-- start --

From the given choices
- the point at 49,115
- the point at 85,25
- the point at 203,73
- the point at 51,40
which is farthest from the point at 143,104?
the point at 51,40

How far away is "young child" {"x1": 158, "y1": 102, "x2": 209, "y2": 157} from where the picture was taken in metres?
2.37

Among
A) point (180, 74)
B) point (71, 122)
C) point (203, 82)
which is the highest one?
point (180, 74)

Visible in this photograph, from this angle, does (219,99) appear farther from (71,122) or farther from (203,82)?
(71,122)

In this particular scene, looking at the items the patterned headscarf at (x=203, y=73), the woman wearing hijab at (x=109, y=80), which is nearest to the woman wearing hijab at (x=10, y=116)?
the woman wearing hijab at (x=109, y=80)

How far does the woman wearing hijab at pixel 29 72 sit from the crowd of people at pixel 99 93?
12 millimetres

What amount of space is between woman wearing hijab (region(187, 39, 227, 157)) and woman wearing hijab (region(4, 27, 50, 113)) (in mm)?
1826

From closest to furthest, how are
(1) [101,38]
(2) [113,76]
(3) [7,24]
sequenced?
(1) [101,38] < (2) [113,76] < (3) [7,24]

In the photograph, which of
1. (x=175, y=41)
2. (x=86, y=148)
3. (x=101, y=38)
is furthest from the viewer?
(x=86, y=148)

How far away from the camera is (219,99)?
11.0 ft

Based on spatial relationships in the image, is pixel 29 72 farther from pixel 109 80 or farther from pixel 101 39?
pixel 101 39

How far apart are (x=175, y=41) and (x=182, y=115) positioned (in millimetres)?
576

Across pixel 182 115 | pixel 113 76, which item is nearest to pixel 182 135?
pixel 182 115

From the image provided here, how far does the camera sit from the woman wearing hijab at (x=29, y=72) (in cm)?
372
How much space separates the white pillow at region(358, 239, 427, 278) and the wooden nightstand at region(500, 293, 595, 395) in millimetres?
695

-- end --

EXERCISE BRIEF — Lay out the rows in the stretch from the line containing "How much space" through the end of the rows as a two-column CSV with the headers input and output. Put each row's text and its answer in one quoted field each, replacing any line breaks with spaces.

TASK RESULT —
input,output
"How much space separates the white pillow at region(358, 239, 427, 278) and the wooden nightstand at region(500, 293, 595, 395) in millimetres?","695"